Jews Watch Out: Russian Officials Have Revived the Ancient Blood Libel Against Jews
On November 27, 2017, the Federal Investigative Committee – Russia’s equivalent of the FBI – announced that it would look into the claim that the execution of Tsar Nicholas II and his family in the basement of a merchant’s mansion in Ekaterinburg in July 1918 was a “ritual killing.” A special commission of the Russian Orthodox Church had worked on the case since September 2015, when a Russian court reopened an investigation into the murder of the Romanov family. As part of the probe, investigators exhumed the remains of the tsar and tsarina from their tomb in Peter and Paul Fortress in St. Petersburg.
The Federal Investigative Committee’s stunning announcement followed the gathering of a commission at Moscow’s Sretensky Monastery to discuss the ritual nature of Nicholas’s murder. Bishop Tikhon Shevkhunov, an influential figure with close ties to Vladimir Putin, told the TASS news agency, “We strongly favor the view that it was a ritual murder. What’s more, for a significant part of the church commission, there is no doubt that is what happened.”
The renewed claim drew a fierce outcry. Liudmila Narusova, a lawmaker in the Federation Council, told Interfax that the allegations mark a “return to some kind of obscurantism.” Russia’s Jewish organizations protested the claim, as well. Boruch Gorin, a spokesperson for the Federation of Jewish Communities of Russia, was also shocked at the absurdity of the allegations. “We all think of this as absolutely unacceptable,” Gorin told Interfax.
Originating in England with the 1144 case of William Norwich, the accusation – that Jews allegedly murder Christian children for ritual purposes – enjoyed popular appeal for hundreds of years. The most publicized case was that of Mendel Beilis, who was accused of ritually murdering the thirteen-year-old boy Andrei Iuschchinskii on March 20, 1911. The Beilis trial was widely reported in newspapers worldwide and became an international cause célèbre.

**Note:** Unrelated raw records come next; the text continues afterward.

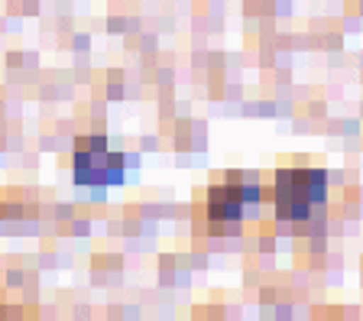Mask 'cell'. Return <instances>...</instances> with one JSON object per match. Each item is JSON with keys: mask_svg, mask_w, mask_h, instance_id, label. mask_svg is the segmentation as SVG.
<instances>
[{"mask_svg": "<svg viewBox=\"0 0 363 321\" xmlns=\"http://www.w3.org/2000/svg\"><path fill=\"white\" fill-rule=\"evenodd\" d=\"M123 156L113 153L104 137H82L75 143V182L88 188H107L123 182Z\"/></svg>", "mask_w": 363, "mask_h": 321, "instance_id": "obj_2", "label": "cell"}, {"mask_svg": "<svg viewBox=\"0 0 363 321\" xmlns=\"http://www.w3.org/2000/svg\"><path fill=\"white\" fill-rule=\"evenodd\" d=\"M243 201H259V185L257 179L234 172L224 185H211V191H208V218L214 224L240 221Z\"/></svg>", "mask_w": 363, "mask_h": 321, "instance_id": "obj_3", "label": "cell"}, {"mask_svg": "<svg viewBox=\"0 0 363 321\" xmlns=\"http://www.w3.org/2000/svg\"><path fill=\"white\" fill-rule=\"evenodd\" d=\"M328 198V176L321 169H282L276 176V218L279 221H305Z\"/></svg>", "mask_w": 363, "mask_h": 321, "instance_id": "obj_1", "label": "cell"}]
</instances>
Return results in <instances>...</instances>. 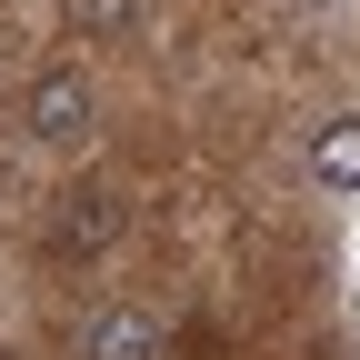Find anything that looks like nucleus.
Listing matches in <instances>:
<instances>
[{
  "instance_id": "1",
  "label": "nucleus",
  "mask_w": 360,
  "mask_h": 360,
  "mask_svg": "<svg viewBox=\"0 0 360 360\" xmlns=\"http://www.w3.org/2000/svg\"><path fill=\"white\" fill-rule=\"evenodd\" d=\"M20 120H30V141H40V150H80L90 130H101V90H90L80 70H40V80H30V101H20Z\"/></svg>"
},
{
  "instance_id": "2",
  "label": "nucleus",
  "mask_w": 360,
  "mask_h": 360,
  "mask_svg": "<svg viewBox=\"0 0 360 360\" xmlns=\"http://www.w3.org/2000/svg\"><path fill=\"white\" fill-rule=\"evenodd\" d=\"M80 360H160V321L130 310V300L90 310V321H80Z\"/></svg>"
},
{
  "instance_id": "3",
  "label": "nucleus",
  "mask_w": 360,
  "mask_h": 360,
  "mask_svg": "<svg viewBox=\"0 0 360 360\" xmlns=\"http://www.w3.org/2000/svg\"><path fill=\"white\" fill-rule=\"evenodd\" d=\"M120 240V200L110 191H60V210H51V250L70 260V250H110Z\"/></svg>"
},
{
  "instance_id": "4",
  "label": "nucleus",
  "mask_w": 360,
  "mask_h": 360,
  "mask_svg": "<svg viewBox=\"0 0 360 360\" xmlns=\"http://www.w3.org/2000/svg\"><path fill=\"white\" fill-rule=\"evenodd\" d=\"M310 180H321V191H360V120L350 110L310 130Z\"/></svg>"
},
{
  "instance_id": "5",
  "label": "nucleus",
  "mask_w": 360,
  "mask_h": 360,
  "mask_svg": "<svg viewBox=\"0 0 360 360\" xmlns=\"http://www.w3.org/2000/svg\"><path fill=\"white\" fill-rule=\"evenodd\" d=\"M160 20V0H80V30L90 40H141Z\"/></svg>"
}]
</instances>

Russia has had a long history of promoting ritual murder accusations. The blood libel survived on Russian soil since the end of the eighteenth century, when the Russian government acquired the largest Jewish population in the world as a consequence of the partitions of the Polish-Lithuanian Commonwealth. In the first half of the nineteenth century, almost all of the documented cases occurred in present-day Lithuania and Belarus. Here, an unusually high proportion of the inhabitants – from the common folk to the well-educated members – believed that Jews were capable of committing the crime.

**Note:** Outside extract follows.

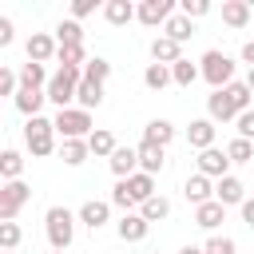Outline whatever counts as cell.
<instances>
[{"label":"cell","instance_id":"obj_1","mask_svg":"<svg viewBox=\"0 0 254 254\" xmlns=\"http://www.w3.org/2000/svg\"><path fill=\"white\" fill-rule=\"evenodd\" d=\"M75 222H79V214L75 210H67V206H60V202H52L48 210H44V234H48V246L52 250H71V242H75Z\"/></svg>","mask_w":254,"mask_h":254},{"label":"cell","instance_id":"obj_2","mask_svg":"<svg viewBox=\"0 0 254 254\" xmlns=\"http://www.w3.org/2000/svg\"><path fill=\"white\" fill-rule=\"evenodd\" d=\"M24 147L32 159H48L56 147V123L48 115H36V119H24Z\"/></svg>","mask_w":254,"mask_h":254},{"label":"cell","instance_id":"obj_3","mask_svg":"<svg viewBox=\"0 0 254 254\" xmlns=\"http://www.w3.org/2000/svg\"><path fill=\"white\" fill-rule=\"evenodd\" d=\"M79 83H83V71H79V67H56V75L48 79V103H56V111L75 107Z\"/></svg>","mask_w":254,"mask_h":254},{"label":"cell","instance_id":"obj_4","mask_svg":"<svg viewBox=\"0 0 254 254\" xmlns=\"http://www.w3.org/2000/svg\"><path fill=\"white\" fill-rule=\"evenodd\" d=\"M198 71H202V79L210 83V91H222V87H230V83H234V60H230L226 52H218V48L202 52Z\"/></svg>","mask_w":254,"mask_h":254},{"label":"cell","instance_id":"obj_5","mask_svg":"<svg viewBox=\"0 0 254 254\" xmlns=\"http://www.w3.org/2000/svg\"><path fill=\"white\" fill-rule=\"evenodd\" d=\"M52 123H56V135L60 139H91V111H83V107H64V111H56L52 115Z\"/></svg>","mask_w":254,"mask_h":254},{"label":"cell","instance_id":"obj_6","mask_svg":"<svg viewBox=\"0 0 254 254\" xmlns=\"http://www.w3.org/2000/svg\"><path fill=\"white\" fill-rule=\"evenodd\" d=\"M28 198H32V187H28L24 179L4 183V187H0V222H16V214L28 206Z\"/></svg>","mask_w":254,"mask_h":254},{"label":"cell","instance_id":"obj_7","mask_svg":"<svg viewBox=\"0 0 254 254\" xmlns=\"http://www.w3.org/2000/svg\"><path fill=\"white\" fill-rule=\"evenodd\" d=\"M230 155H226V147H206V151H198V159H194V171L198 175H206V179H226L230 175Z\"/></svg>","mask_w":254,"mask_h":254},{"label":"cell","instance_id":"obj_8","mask_svg":"<svg viewBox=\"0 0 254 254\" xmlns=\"http://www.w3.org/2000/svg\"><path fill=\"white\" fill-rule=\"evenodd\" d=\"M24 52H28V60H32V64H52V60H56V52H60V44H56V36H52V32H32V36H28V44H24Z\"/></svg>","mask_w":254,"mask_h":254},{"label":"cell","instance_id":"obj_9","mask_svg":"<svg viewBox=\"0 0 254 254\" xmlns=\"http://www.w3.org/2000/svg\"><path fill=\"white\" fill-rule=\"evenodd\" d=\"M75 214H79V222H83L87 230H103V226L111 222V198H87Z\"/></svg>","mask_w":254,"mask_h":254},{"label":"cell","instance_id":"obj_10","mask_svg":"<svg viewBox=\"0 0 254 254\" xmlns=\"http://www.w3.org/2000/svg\"><path fill=\"white\" fill-rule=\"evenodd\" d=\"M175 16V4L171 0H143L139 4V24H147V28H167V20Z\"/></svg>","mask_w":254,"mask_h":254},{"label":"cell","instance_id":"obj_11","mask_svg":"<svg viewBox=\"0 0 254 254\" xmlns=\"http://www.w3.org/2000/svg\"><path fill=\"white\" fill-rule=\"evenodd\" d=\"M214 135H218V123L214 119H190V127H187V143L194 147V151H206V147H214Z\"/></svg>","mask_w":254,"mask_h":254},{"label":"cell","instance_id":"obj_12","mask_svg":"<svg viewBox=\"0 0 254 254\" xmlns=\"http://www.w3.org/2000/svg\"><path fill=\"white\" fill-rule=\"evenodd\" d=\"M183 194H187V202L190 206H202V202H210L214 198V179H206V175H187V183H183Z\"/></svg>","mask_w":254,"mask_h":254},{"label":"cell","instance_id":"obj_13","mask_svg":"<svg viewBox=\"0 0 254 254\" xmlns=\"http://www.w3.org/2000/svg\"><path fill=\"white\" fill-rule=\"evenodd\" d=\"M147 230H151V222H147L139 210H131V214H123V218L115 222L119 242H143V238H147Z\"/></svg>","mask_w":254,"mask_h":254},{"label":"cell","instance_id":"obj_14","mask_svg":"<svg viewBox=\"0 0 254 254\" xmlns=\"http://www.w3.org/2000/svg\"><path fill=\"white\" fill-rule=\"evenodd\" d=\"M206 119H214V123H234V119H238V111H234V103H230L226 87L206 95Z\"/></svg>","mask_w":254,"mask_h":254},{"label":"cell","instance_id":"obj_15","mask_svg":"<svg viewBox=\"0 0 254 254\" xmlns=\"http://www.w3.org/2000/svg\"><path fill=\"white\" fill-rule=\"evenodd\" d=\"M214 198H218L222 206H242V202H246V187H242V179H238V175L218 179V183H214Z\"/></svg>","mask_w":254,"mask_h":254},{"label":"cell","instance_id":"obj_16","mask_svg":"<svg viewBox=\"0 0 254 254\" xmlns=\"http://www.w3.org/2000/svg\"><path fill=\"white\" fill-rule=\"evenodd\" d=\"M222 222H226V206H222L218 198H210V202L194 206V226H202V230L218 234V226H222Z\"/></svg>","mask_w":254,"mask_h":254},{"label":"cell","instance_id":"obj_17","mask_svg":"<svg viewBox=\"0 0 254 254\" xmlns=\"http://www.w3.org/2000/svg\"><path fill=\"white\" fill-rule=\"evenodd\" d=\"M135 16H139V4H131V0H107L103 4V20L111 28H127Z\"/></svg>","mask_w":254,"mask_h":254},{"label":"cell","instance_id":"obj_18","mask_svg":"<svg viewBox=\"0 0 254 254\" xmlns=\"http://www.w3.org/2000/svg\"><path fill=\"white\" fill-rule=\"evenodd\" d=\"M179 60H183V44H175L171 36L159 32V36L151 40V64H167V67H171V64H179Z\"/></svg>","mask_w":254,"mask_h":254},{"label":"cell","instance_id":"obj_19","mask_svg":"<svg viewBox=\"0 0 254 254\" xmlns=\"http://www.w3.org/2000/svg\"><path fill=\"white\" fill-rule=\"evenodd\" d=\"M12 103H16V111H20L24 119H36V115H44V103H48V91H28V87H20Z\"/></svg>","mask_w":254,"mask_h":254},{"label":"cell","instance_id":"obj_20","mask_svg":"<svg viewBox=\"0 0 254 254\" xmlns=\"http://www.w3.org/2000/svg\"><path fill=\"white\" fill-rule=\"evenodd\" d=\"M107 167H111L115 179H131V175L139 171V151H135V147H119V151L107 159Z\"/></svg>","mask_w":254,"mask_h":254},{"label":"cell","instance_id":"obj_21","mask_svg":"<svg viewBox=\"0 0 254 254\" xmlns=\"http://www.w3.org/2000/svg\"><path fill=\"white\" fill-rule=\"evenodd\" d=\"M250 16H254L250 0H222V24L226 28H246Z\"/></svg>","mask_w":254,"mask_h":254},{"label":"cell","instance_id":"obj_22","mask_svg":"<svg viewBox=\"0 0 254 254\" xmlns=\"http://www.w3.org/2000/svg\"><path fill=\"white\" fill-rule=\"evenodd\" d=\"M135 151H139V171H147V175H159V171L167 167V147H155V143H139Z\"/></svg>","mask_w":254,"mask_h":254},{"label":"cell","instance_id":"obj_23","mask_svg":"<svg viewBox=\"0 0 254 254\" xmlns=\"http://www.w3.org/2000/svg\"><path fill=\"white\" fill-rule=\"evenodd\" d=\"M143 143L171 147V143H175V123H171V119H151V123L143 127Z\"/></svg>","mask_w":254,"mask_h":254},{"label":"cell","instance_id":"obj_24","mask_svg":"<svg viewBox=\"0 0 254 254\" xmlns=\"http://www.w3.org/2000/svg\"><path fill=\"white\" fill-rule=\"evenodd\" d=\"M127 190H131L135 206H143L147 198H155V194H159V190H155V175H147V171H135V175L127 179Z\"/></svg>","mask_w":254,"mask_h":254},{"label":"cell","instance_id":"obj_25","mask_svg":"<svg viewBox=\"0 0 254 254\" xmlns=\"http://www.w3.org/2000/svg\"><path fill=\"white\" fill-rule=\"evenodd\" d=\"M48 71H44V64H20V87H28V91H48Z\"/></svg>","mask_w":254,"mask_h":254},{"label":"cell","instance_id":"obj_26","mask_svg":"<svg viewBox=\"0 0 254 254\" xmlns=\"http://www.w3.org/2000/svg\"><path fill=\"white\" fill-rule=\"evenodd\" d=\"M60 159H64L67 167H83V163L91 159L87 139H64V143H60Z\"/></svg>","mask_w":254,"mask_h":254},{"label":"cell","instance_id":"obj_27","mask_svg":"<svg viewBox=\"0 0 254 254\" xmlns=\"http://www.w3.org/2000/svg\"><path fill=\"white\" fill-rule=\"evenodd\" d=\"M52 36H56V44H60V48H79V44H83V28H79V20H71V16H67V20H60Z\"/></svg>","mask_w":254,"mask_h":254},{"label":"cell","instance_id":"obj_28","mask_svg":"<svg viewBox=\"0 0 254 254\" xmlns=\"http://www.w3.org/2000/svg\"><path fill=\"white\" fill-rule=\"evenodd\" d=\"M87 147H91V155H95V159H111V155L119 151V143H115V135H111L107 127H95V131H91V139H87Z\"/></svg>","mask_w":254,"mask_h":254},{"label":"cell","instance_id":"obj_29","mask_svg":"<svg viewBox=\"0 0 254 254\" xmlns=\"http://www.w3.org/2000/svg\"><path fill=\"white\" fill-rule=\"evenodd\" d=\"M171 83H175V75H171L167 64H147V71H143V87H147V91H163V87H171Z\"/></svg>","mask_w":254,"mask_h":254},{"label":"cell","instance_id":"obj_30","mask_svg":"<svg viewBox=\"0 0 254 254\" xmlns=\"http://www.w3.org/2000/svg\"><path fill=\"white\" fill-rule=\"evenodd\" d=\"M163 36H171L175 44H187V40L194 36V20H187L183 12H175V16L167 20V28H163Z\"/></svg>","mask_w":254,"mask_h":254},{"label":"cell","instance_id":"obj_31","mask_svg":"<svg viewBox=\"0 0 254 254\" xmlns=\"http://www.w3.org/2000/svg\"><path fill=\"white\" fill-rule=\"evenodd\" d=\"M20 175H24V155H20L16 147H8V151L0 155V179H4V183H16Z\"/></svg>","mask_w":254,"mask_h":254},{"label":"cell","instance_id":"obj_32","mask_svg":"<svg viewBox=\"0 0 254 254\" xmlns=\"http://www.w3.org/2000/svg\"><path fill=\"white\" fill-rule=\"evenodd\" d=\"M139 214H143L147 222H163V218H171V198H167V194H155V198H147V202L139 206Z\"/></svg>","mask_w":254,"mask_h":254},{"label":"cell","instance_id":"obj_33","mask_svg":"<svg viewBox=\"0 0 254 254\" xmlns=\"http://www.w3.org/2000/svg\"><path fill=\"white\" fill-rule=\"evenodd\" d=\"M171 75H175V87H190L194 79H202V71H198V64H190L187 56H183L179 64H171Z\"/></svg>","mask_w":254,"mask_h":254},{"label":"cell","instance_id":"obj_34","mask_svg":"<svg viewBox=\"0 0 254 254\" xmlns=\"http://www.w3.org/2000/svg\"><path fill=\"white\" fill-rule=\"evenodd\" d=\"M99 103H103V87L83 79V83H79V91H75V107H83V111H95Z\"/></svg>","mask_w":254,"mask_h":254},{"label":"cell","instance_id":"obj_35","mask_svg":"<svg viewBox=\"0 0 254 254\" xmlns=\"http://www.w3.org/2000/svg\"><path fill=\"white\" fill-rule=\"evenodd\" d=\"M226 95H230V103H234V111H238V115L254 107V91L246 87V79H234V83L226 87Z\"/></svg>","mask_w":254,"mask_h":254},{"label":"cell","instance_id":"obj_36","mask_svg":"<svg viewBox=\"0 0 254 254\" xmlns=\"http://www.w3.org/2000/svg\"><path fill=\"white\" fill-rule=\"evenodd\" d=\"M87 60H91V56H87L83 44H79V48H60V52H56V64H60V67H79V71H83Z\"/></svg>","mask_w":254,"mask_h":254},{"label":"cell","instance_id":"obj_37","mask_svg":"<svg viewBox=\"0 0 254 254\" xmlns=\"http://www.w3.org/2000/svg\"><path fill=\"white\" fill-rule=\"evenodd\" d=\"M107 75H111V64H107L103 56H91V60H87V67H83V79L103 87V83H107Z\"/></svg>","mask_w":254,"mask_h":254},{"label":"cell","instance_id":"obj_38","mask_svg":"<svg viewBox=\"0 0 254 254\" xmlns=\"http://www.w3.org/2000/svg\"><path fill=\"white\" fill-rule=\"evenodd\" d=\"M111 206H115V210H123V214L139 210V206H135V198H131V190H127V179H115V187H111Z\"/></svg>","mask_w":254,"mask_h":254},{"label":"cell","instance_id":"obj_39","mask_svg":"<svg viewBox=\"0 0 254 254\" xmlns=\"http://www.w3.org/2000/svg\"><path fill=\"white\" fill-rule=\"evenodd\" d=\"M226 155H230V163H250V159H254V143L234 135V139L226 143Z\"/></svg>","mask_w":254,"mask_h":254},{"label":"cell","instance_id":"obj_40","mask_svg":"<svg viewBox=\"0 0 254 254\" xmlns=\"http://www.w3.org/2000/svg\"><path fill=\"white\" fill-rule=\"evenodd\" d=\"M202 250H206V254H238V242H234L230 234H210V238L202 242Z\"/></svg>","mask_w":254,"mask_h":254},{"label":"cell","instance_id":"obj_41","mask_svg":"<svg viewBox=\"0 0 254 254\" xmlns=\"http://www.w3.org/2000/svg\"><path fill=\"white\" fill-rule=\"evenodd\" d=\"M20 238H24V234H20L16 222H0V250H4V254H16Z\"/></svg>","mask_w":254,"mask_h":254},{"label":"cell","instance_id":"obj_42","mask_svg":"<svg viewBox=\"0 0 254 254\" xmlns=\"http://www.w3.org/2000/svg\"><path fill=\"white\" fill-rule=\"evenodd\" d=\"M179 12H183L187 20H202V16H210V0H183Z\"/></svg>","mask_w":254,"mask_h":254},{"label":"cell","instance_id":"obj_43","mask_svg":"<svg viewBox=\"0 0 254 254\" xmlns=\"http://www.w3.org/2000/svg\"><path fill=\"white\" fill-rule=\"evenodd\" d=\"M16 91H20V71L0 67V95H12V99H16Z\"/></svg>","mask_w":254,"mask_h":254},{"label":"cell","instance_id":"obj_44","mask_svg":"<svg viewBox=\"0 0 254 254\" xmlns=\"http://www.w3.org/2000/svg\"><path fill=\"white\" fill-rule=\"evenodd\" d=\"M234 127H238V139H250V143H254V107L242 111V115L234 119Z\"/></svg>","mask_w":254,"mask_h":254},{"label":"cell","instance_id":"obj_45","mask_svg":"<svg viewBox=\"0 0 254 254\" xmlns=\"http://www.w3.org/2000/svg\"><path fill=\"white\" fill-rule=\"evenodd\" d=\"M99 8V0H71V20H83Z\"/></svg>","mask_w":254,"mask_h":254},{"label":"cell","instance_id":"obj_46","mask_svg":"<svg viewBox=\"0 0 254 254\" xmlns=\"http://www.w3.org/2000/svg\"><path fill=\"white\" fill-rule=\"evenodd\" d=\"M8 44H12V20L0 16V48H8Z\"/></svg>","mask_w":254,"mask_h":254},{"label":"cell","instance_id":"obj_47","mask_svg":"<svg viewBox=\"0 0 254 254\" xmlns=\"http://www.w3.org/2000/svg\"><path fill=\"white\" fill-rule=\"evenodd\" d=\"M238 60H242L246 67H254V40H246V44L238 48Z\"/></svg>","mask_w":254,"mask_h":254},{"label":"cell","instance_id":"obj_48","mask_svg":"<svg viewBox=\"0 0 254 254\" xmlns=\"http://www.w3.org/2000/svg\"><path fill=\"white\" fill-rule=\"evenodd\" d=\"M238 214H242V222H246V226L254 230V198H246V202L238 206Z\"/></svg>","mask_w":254,"mask_h":254},{"label":"cell","instance_id":"obj_49","mask_svg":"<svg viewBox=\"0 0 254 254\" xmlns=\"http://www.w3.org/2000/svg\"><path fill=\"white\" fill-rule=\"evenodd\" d=\"M179 254H206V250H202V246H190V242H187V246H183Z\"/></svg>","mask_w":254,"mask_h":254},{"label":"cell","instance_id":"obj_50","mask_svg":"<svg viewBox=\"0 0 254 254\" xmlns=\"http://www.w3.org/2000/svg\"><path fill=\"white\" fill-rule=\"evenodd\" d=\"M246 87H250V91H254V67H250V71H246Z\"/></svg>","mask_w":254,"mask_h":254},{"label":"cell","instance_id":"obj_51","mask_svg":"<svg viewBox=\"0 0 254 254\" xmlns=\"http://www.w3.org/2000/svg\"><path fill=\"white\" fill-rule=\"evenodd\" d=\"M52 254H64V250H52Z\"/></svg>","mask_w":254,"mask_h":254},{"label":"cell","instance_id":"obj_52","mask_svg":"<svg viewBox=\"0 0 254 254\" xmlns=\"http://www.w3.org/2000/svg\"><path fill=\"white\" fill-rule=\"evenodd\" d=\"M151 254H159V250H151Z\"/></svg>","mask_w":254,"mask_h":254}]
</instances>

In 1816, several Jews in Grodno were blamed for the death of a peasant girl whose arm had been cut off at the shoulder blade and whose body had several puncture wounds. Similar accusations surfaced from time to time. In 1821, rumors circulated that Jews were responsible for another grisly death after the body of a young woman was found in the Western Dvina.
The most sensational case took place in Velizh, a small town located on the northeastern edge of the Pale of Settlement. Now erased from historical memory, the Velizh affair was the longest ritual murder case in the modern world, and most likely in world history. The case lasted approximately twelve years, from 1823 to 1835, and resulted in charges of ritual murder against forty-three Jews. Unlike the Beilis trial, the Velizh case was conducted in strict secrecy, according to the guidelines established by the inquisitorial procedure code. Imprisonment took a physical and an emotional toll on the prisoners. Standing in front of the commission, many Jews found it difficult to cope with the trauma of the oral interrogations. Some individuals had a hard time getting their point across in a language only a handful of people knew reasonably well. Others succumbed to depression from which they never fully recovered.
By the fall of 1828, the Velizh inquisitorial commission amassed an impressive dossier: a forensic report, an assortment of confessions, one blood-stained cloth, two knives, a piece of foreskin, and reference works that clearly established the theological origins and historicity of ritual murder.
The Velizh case reached the Senate and the State Council, the highest judicial bodies in the Russian Empire. Eventually, the charges against the Jews were dropped. Convicting Jews of blood sacrifice required empirical evidence of the highest order. Yet however powerful the evidence may have been in the Jews’ favor, Tsar Nicholas I was wary of dismissing the ritual murder charge outright. “I do not have and indeed cannot have the inner conviction,” he stated, “that the murder has not been committed by Jews.” Numerous examples from different times and places around the world, he believed, revealed that “among Jews there probably exist fanatics or sectarians who consider Christian blood necessary for their rites.”
Leaving open the possibility of ritual intent, Nicholas I’s opinion in 1835 cast a lingering shadow over all future blood accusations. As the recent events suggest surrounding the Russian Orthodox Church’s probe into the 1918 execution of the Romanovs, for many Russians, it’s entirely within the realm of perceived wisdom that Jews could commit the crime at any time and place.